# DESCRIPTION OF THE TASK
State how many lines in the material below contain the word "closer". Reply with the number alone.

____

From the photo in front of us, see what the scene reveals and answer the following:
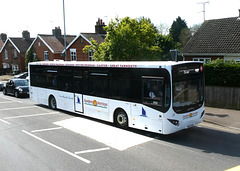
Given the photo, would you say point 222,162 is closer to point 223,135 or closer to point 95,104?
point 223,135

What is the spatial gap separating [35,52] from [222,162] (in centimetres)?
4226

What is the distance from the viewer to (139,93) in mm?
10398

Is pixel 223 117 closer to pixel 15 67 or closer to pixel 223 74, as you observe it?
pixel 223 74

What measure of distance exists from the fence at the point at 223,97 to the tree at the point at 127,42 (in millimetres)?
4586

____

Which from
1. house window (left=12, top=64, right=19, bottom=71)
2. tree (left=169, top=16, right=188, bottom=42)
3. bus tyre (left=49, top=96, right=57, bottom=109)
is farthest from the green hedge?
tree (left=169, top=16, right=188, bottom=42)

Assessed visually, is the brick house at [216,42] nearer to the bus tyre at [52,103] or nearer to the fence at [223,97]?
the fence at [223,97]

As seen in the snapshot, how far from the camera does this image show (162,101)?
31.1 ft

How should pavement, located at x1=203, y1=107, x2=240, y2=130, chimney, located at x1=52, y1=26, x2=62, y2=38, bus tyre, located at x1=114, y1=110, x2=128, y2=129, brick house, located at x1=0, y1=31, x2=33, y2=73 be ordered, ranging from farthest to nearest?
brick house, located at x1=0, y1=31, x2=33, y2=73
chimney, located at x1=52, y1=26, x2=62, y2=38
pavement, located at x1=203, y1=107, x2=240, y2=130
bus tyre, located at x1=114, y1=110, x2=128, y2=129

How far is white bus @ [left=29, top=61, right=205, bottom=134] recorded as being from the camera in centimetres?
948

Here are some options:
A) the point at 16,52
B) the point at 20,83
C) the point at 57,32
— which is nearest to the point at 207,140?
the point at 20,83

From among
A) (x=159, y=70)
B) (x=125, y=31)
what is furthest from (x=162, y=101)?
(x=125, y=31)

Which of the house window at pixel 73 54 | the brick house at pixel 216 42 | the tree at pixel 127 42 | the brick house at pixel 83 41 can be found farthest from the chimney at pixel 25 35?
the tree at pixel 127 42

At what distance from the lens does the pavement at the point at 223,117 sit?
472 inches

____

# FINISHED EXERCISE
2